Ann Sothern is perfectly cast as the brassy, smart, and kind-hearted show girl, Maisie Ravier. This film adheres to the familiar path of Maisie slumming in a third-rate venue, trying to scratch out a living while fending off lecherous cads.
We find Maisie working in a carnival as The Headless Woman, her head seemingly detached from her body, as spectators look with wonder. Then Lew Ayres, playing a drunk playboy, staggers in, and begins tickling Maisie's exquisite nylon-clad legs. (Ann Sothern had quite a pair of gams). Maisie tumbles over. The act is ruined. Maisie gets fired.
Feeling guilty, Ayres hires Maisie as a maid, where she imposes order over a rich but neglected family. The cast includes Maureen O'Sullivan, and C. Aubrey Smith, whom I can hear speak all day, with that smooth, actorly, refined voice. Here Smith is playing a well-meaning butler. O'Sullivan plays Ayres's lovelorn sister (a complete 180 from her Tarzan films). And Ayres plays an alcoholic who, thanks to Maisie, sobers up, and falls in love with you know who.

Brief 1
In the Maisie film review, why does Lew Ayres's character hire Maisie as a maid?
Brief 2
Carry on the Maisie film review from its final sentence.
The listing comes from a different source than the review.

Data listing
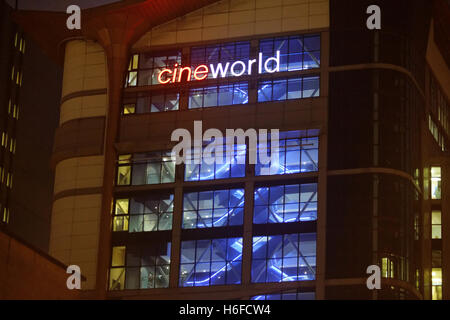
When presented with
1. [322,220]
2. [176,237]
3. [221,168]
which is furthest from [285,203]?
[176,237]

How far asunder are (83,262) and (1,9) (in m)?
47.8

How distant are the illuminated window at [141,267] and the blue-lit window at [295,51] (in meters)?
16.2

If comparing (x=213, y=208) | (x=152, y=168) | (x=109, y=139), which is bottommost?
(x=213, y=208)

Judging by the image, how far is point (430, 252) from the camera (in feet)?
263

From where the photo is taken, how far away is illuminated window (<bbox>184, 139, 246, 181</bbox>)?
78750mm

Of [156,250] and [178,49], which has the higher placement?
[178,49]

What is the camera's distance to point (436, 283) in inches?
3287

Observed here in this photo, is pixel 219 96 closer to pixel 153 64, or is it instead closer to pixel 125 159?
pixel 153 64

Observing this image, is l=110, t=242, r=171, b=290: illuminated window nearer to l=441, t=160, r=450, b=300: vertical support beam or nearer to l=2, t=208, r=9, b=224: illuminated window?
l=441, t=160, r=450, b=300: vertical support beam

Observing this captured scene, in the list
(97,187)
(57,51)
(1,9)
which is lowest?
(97,187)

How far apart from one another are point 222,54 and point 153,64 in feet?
19.4

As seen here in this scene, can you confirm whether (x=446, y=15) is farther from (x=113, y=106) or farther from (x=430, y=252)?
(x=113, y=106)

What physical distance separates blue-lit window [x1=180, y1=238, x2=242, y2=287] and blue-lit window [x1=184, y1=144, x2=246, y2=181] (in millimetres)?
5007

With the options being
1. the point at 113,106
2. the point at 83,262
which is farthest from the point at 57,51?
the point at 83,262
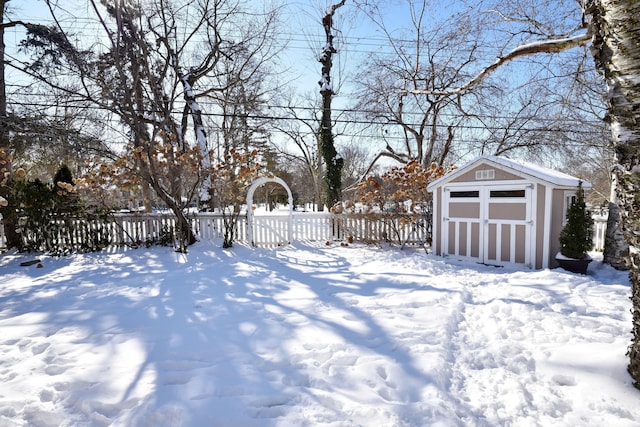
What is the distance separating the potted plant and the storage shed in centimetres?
29

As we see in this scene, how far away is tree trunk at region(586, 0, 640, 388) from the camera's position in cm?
171

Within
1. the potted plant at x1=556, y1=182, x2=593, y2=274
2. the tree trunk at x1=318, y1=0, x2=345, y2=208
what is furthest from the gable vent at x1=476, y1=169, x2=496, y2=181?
the tree trunk at x1=318, y1=0, x2=345, y2=208

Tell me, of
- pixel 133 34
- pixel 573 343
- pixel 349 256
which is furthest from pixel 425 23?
pixel 573 343

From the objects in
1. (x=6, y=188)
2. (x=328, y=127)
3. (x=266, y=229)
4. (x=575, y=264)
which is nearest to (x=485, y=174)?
(x=575, y=264)

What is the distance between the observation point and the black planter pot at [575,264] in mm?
4949

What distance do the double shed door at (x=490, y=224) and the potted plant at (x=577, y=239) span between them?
1.55ft

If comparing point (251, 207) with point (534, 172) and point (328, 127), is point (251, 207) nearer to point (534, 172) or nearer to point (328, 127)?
point (328, 127)

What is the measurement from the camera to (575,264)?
499 cm

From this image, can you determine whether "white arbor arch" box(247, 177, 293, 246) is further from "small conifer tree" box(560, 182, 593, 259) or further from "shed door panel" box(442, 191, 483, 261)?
"small conifer tree" box(560, 182, 593, 259)

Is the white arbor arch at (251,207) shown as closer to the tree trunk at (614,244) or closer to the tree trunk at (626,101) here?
the tree trunk at (614,244)

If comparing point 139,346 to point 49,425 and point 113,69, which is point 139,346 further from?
point 113,69

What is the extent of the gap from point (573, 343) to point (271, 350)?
241cm

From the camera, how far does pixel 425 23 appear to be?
7.39 meters

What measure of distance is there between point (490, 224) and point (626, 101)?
4.55 metres
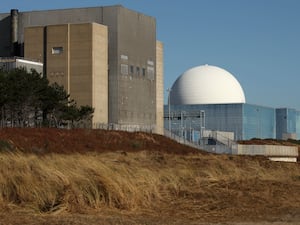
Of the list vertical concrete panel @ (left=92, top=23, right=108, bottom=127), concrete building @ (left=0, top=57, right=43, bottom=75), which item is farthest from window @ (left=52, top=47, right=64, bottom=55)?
vertical concrete panel @ (left=92, top=23, right=108, bottom=127)

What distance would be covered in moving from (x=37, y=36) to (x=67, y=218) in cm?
8004

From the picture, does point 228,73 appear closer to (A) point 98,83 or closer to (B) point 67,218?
(A) point 98,83

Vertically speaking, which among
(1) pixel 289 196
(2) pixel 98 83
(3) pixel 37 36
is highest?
(3) pixel 37 36

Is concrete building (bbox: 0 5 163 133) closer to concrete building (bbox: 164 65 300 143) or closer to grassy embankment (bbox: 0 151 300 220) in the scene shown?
concrete building (bbox: 164 65 300 143)

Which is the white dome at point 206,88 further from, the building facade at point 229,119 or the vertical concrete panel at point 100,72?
the vertical concrete panel at point 100,72

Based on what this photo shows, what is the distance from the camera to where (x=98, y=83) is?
293 feet

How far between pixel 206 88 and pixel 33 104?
73787 millimetres

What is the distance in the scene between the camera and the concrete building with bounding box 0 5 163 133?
290ft

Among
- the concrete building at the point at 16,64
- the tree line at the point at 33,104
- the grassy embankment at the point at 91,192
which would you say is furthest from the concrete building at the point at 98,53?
the grassy embankment at the point at 91,192

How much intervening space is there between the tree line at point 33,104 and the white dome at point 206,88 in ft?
195

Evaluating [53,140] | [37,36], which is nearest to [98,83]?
[37,36]

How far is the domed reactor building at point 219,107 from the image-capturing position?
134625 mm

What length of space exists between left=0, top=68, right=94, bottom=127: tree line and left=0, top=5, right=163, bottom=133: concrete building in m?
5.96

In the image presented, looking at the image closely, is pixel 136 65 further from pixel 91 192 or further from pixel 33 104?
pixel 91 192
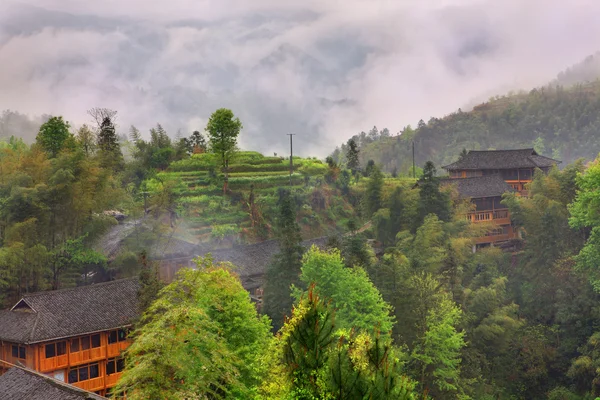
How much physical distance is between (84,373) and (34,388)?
672 centimetres

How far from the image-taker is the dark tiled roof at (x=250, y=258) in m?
37.0

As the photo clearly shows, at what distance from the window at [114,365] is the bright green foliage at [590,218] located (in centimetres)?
2425

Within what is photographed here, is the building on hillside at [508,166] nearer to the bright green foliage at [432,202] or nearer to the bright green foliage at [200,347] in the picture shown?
the bright green foliage at [432,202]

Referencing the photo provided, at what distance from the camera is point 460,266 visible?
36.9 meters

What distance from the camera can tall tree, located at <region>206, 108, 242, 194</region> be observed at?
4738cm

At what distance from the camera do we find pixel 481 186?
153 feet

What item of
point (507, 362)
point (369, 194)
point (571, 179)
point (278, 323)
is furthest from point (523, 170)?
point (278, 323)

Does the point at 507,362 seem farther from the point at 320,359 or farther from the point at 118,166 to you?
the point at 118,166

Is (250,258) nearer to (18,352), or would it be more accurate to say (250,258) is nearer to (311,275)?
(311,275)

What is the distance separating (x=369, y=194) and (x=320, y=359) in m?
30.7

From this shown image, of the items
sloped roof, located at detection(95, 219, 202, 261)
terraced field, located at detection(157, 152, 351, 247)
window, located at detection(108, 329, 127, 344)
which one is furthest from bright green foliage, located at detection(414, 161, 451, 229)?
window, located at detection(108, 329, 127, 344)

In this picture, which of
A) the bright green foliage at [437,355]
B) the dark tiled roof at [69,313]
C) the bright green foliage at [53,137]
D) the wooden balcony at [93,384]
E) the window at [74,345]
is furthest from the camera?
the bright green foliage at [53,137]

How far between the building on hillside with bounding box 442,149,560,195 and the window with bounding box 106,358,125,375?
107ft

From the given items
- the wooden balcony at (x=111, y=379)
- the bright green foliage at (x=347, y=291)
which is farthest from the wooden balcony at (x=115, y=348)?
the bright green foliage at (x=347, y=291)
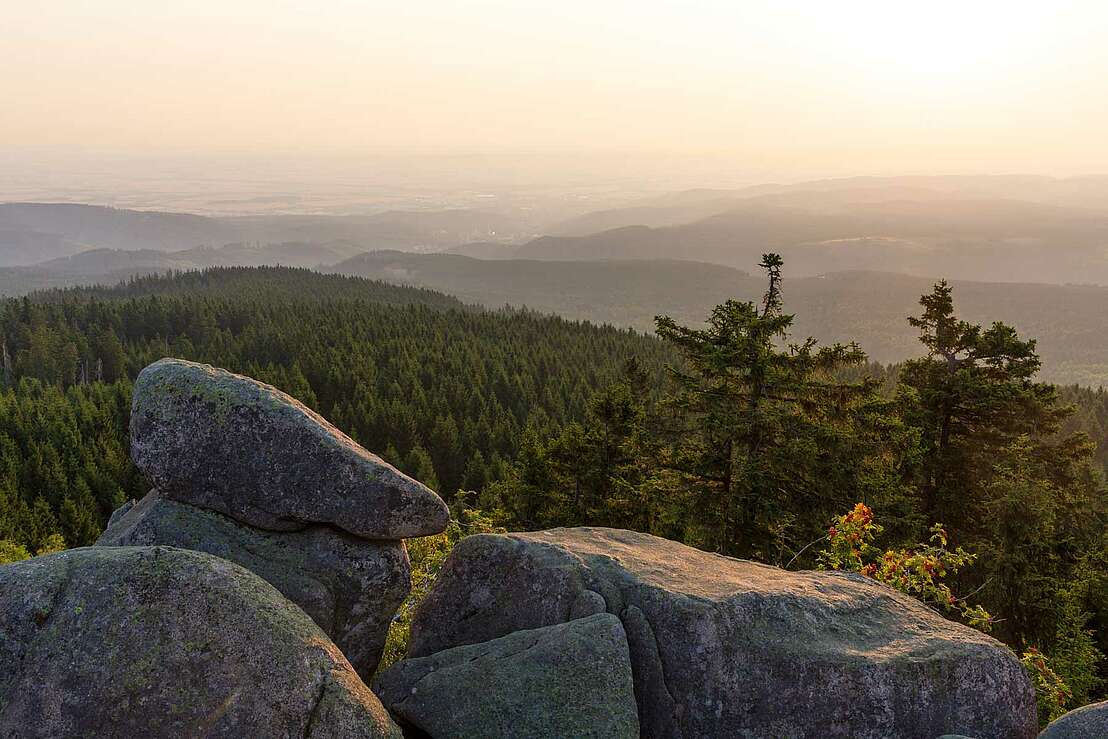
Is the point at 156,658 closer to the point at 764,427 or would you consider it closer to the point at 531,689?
the point at 531,689

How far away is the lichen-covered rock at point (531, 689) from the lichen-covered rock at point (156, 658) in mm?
1448

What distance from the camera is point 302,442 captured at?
10258 mm

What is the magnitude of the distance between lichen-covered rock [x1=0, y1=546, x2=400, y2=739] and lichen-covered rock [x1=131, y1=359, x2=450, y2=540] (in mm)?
2998

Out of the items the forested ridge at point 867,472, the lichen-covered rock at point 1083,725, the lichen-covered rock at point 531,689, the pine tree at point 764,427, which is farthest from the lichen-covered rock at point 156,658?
the pine tree at point 764,427

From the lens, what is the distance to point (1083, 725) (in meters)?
8.28

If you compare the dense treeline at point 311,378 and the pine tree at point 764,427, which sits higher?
the pine tree at point 764,427

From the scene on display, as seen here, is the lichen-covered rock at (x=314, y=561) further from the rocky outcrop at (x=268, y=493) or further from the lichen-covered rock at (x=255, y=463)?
the lichen-covered rock at (x=255, y=463)

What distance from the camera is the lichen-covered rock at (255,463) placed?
10.2 meters

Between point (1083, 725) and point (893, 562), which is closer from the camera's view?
point (1083, 725)

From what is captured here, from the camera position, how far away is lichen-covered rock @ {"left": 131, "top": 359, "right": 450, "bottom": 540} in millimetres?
10219

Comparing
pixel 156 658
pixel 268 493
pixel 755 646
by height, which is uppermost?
pixel 268 493

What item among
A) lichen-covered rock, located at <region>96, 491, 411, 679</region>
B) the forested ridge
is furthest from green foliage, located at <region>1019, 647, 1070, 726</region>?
lichen-covered rock, located at <region>96, 491, 411, 679</region>

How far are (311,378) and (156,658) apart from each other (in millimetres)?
100916

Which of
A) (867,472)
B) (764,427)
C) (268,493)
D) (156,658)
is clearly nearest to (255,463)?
(268,493)
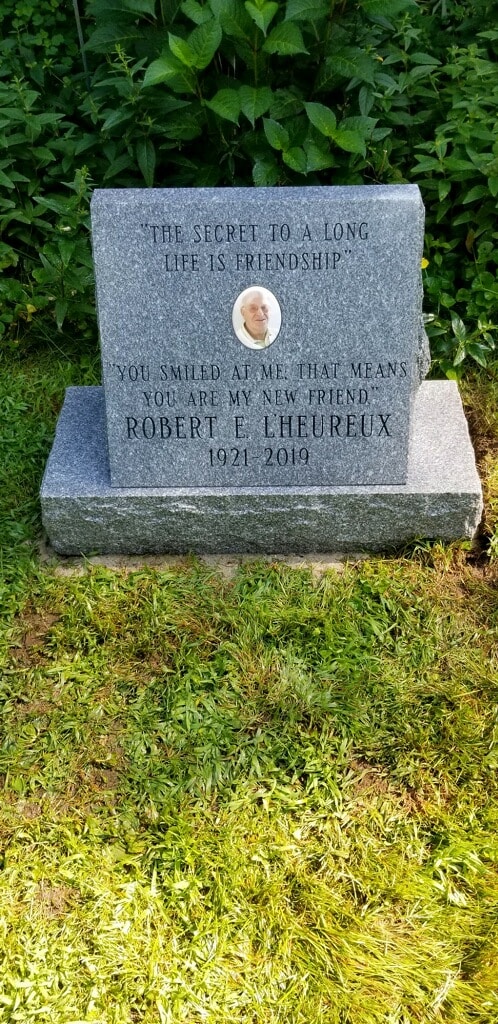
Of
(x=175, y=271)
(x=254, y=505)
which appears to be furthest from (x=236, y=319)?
(x=254, y=505)

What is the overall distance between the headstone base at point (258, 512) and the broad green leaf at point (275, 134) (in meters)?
1.26

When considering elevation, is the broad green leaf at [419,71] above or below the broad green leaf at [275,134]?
above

Exercise result 1
He feels guilty. His drunken tickling of her legs made her tumble over during her Headless Woman act, which ruined the act and got her fired.

Exercise result 2
Being a B movie, this lacks the MGM signature gloss. The images hew toward monochromatic. What's interesting about the Maisie character is she's a showgirl with a strict, rather conservative, moral code. But thanks to Ann Sothern's portrayal, in all the Maisie films I've seen, she never comes across as a moralizer.
Ann Sothern is a talented comedienne, and fine dramatic actress (Cry Havoc, A Letter to Three Wives), with a rapid-fire delivery and sexiness to boot. I could picture her going toe to toe with Cary Grant in His Girl Friday. She didn't reach the levels of, say, Carole Lombard, or Claudette Colbert, mostly because Ann starred in B movie screwball comedies. Two good ones are Walking on Air and Smartest Girl in Town, both from 1936, and both co-starring Gene Raymond.